Search


CNG Bidding Platform

Information

Products and Services



Research Coins: Feature Auction

 
Sale: CNG 61, Lot: 2075. Estimate $2000. 
Closing Date: Wednesday, 25 September 2002. 
Sold For $2400. This amount does not include the buyer’s fee.

CONSTANTINE I with CRISPUS and CONSTANTINE II, as Caesars. 307-337 AD. AR Miliarense (4.69 gm). Struck 320 AD. Sirmium mint. Bare head right / Confronted BUSTS OF Crispus and Constantine II; SIRM. RIC VII 14; Gnecchi pl. 29, 8; Bastien, Donativa, pg. 76, note 11; Cohen 3. EF, surfaces lightly porous, a few small surface irregularities. Very rare! ($2000)
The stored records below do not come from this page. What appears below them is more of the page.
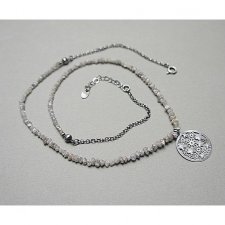 Diamonds / l. grey/ - naszyjnik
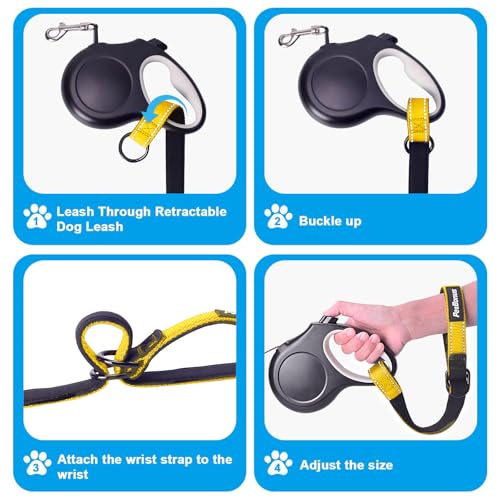 Short Dog Leash (Yellow / Short - 1 Pack)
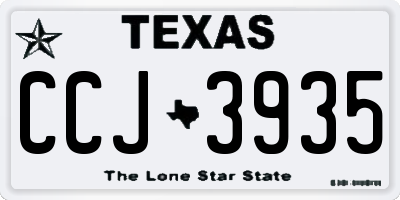 TX license plate CCJ3935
The coinage of Constantine's long reign is very complex. He instituted several important currency reforms, including the introduction of a new gold coin (the solidus) and, later in the reign, the reestablishment of coinage in pure silver (siliqua, etc.). This rare dynastic type, struck at the Danubian mint of Sirmium, depicts on the reverse the emperor's two elder sons — Flavius Julius Crispus, the issue of his marriage to Minervina (his first wife or, perhaps, merely a concubine); and Flavius Claudius Constantinus, the eldest of his three sons by Flavia Maxima Fausta, daughter of the emperor Maximianus. The head of Crispus, who was aged about twenty-one at the time of the issue, is depicted larger and more mature than that of his half-brother who was only eight. This base silver coin, which is sometimes described as a ‘small medallion’ or a ‘multiple’, is of an experimental denomination which preceded the reintroduction of pure silver coinage about 325 AD. It should probably be called a miliarensis which is the name applied to the pure silver coin of the same weight (4.5 grams = 1/72 of a pound) struck regularly after 325.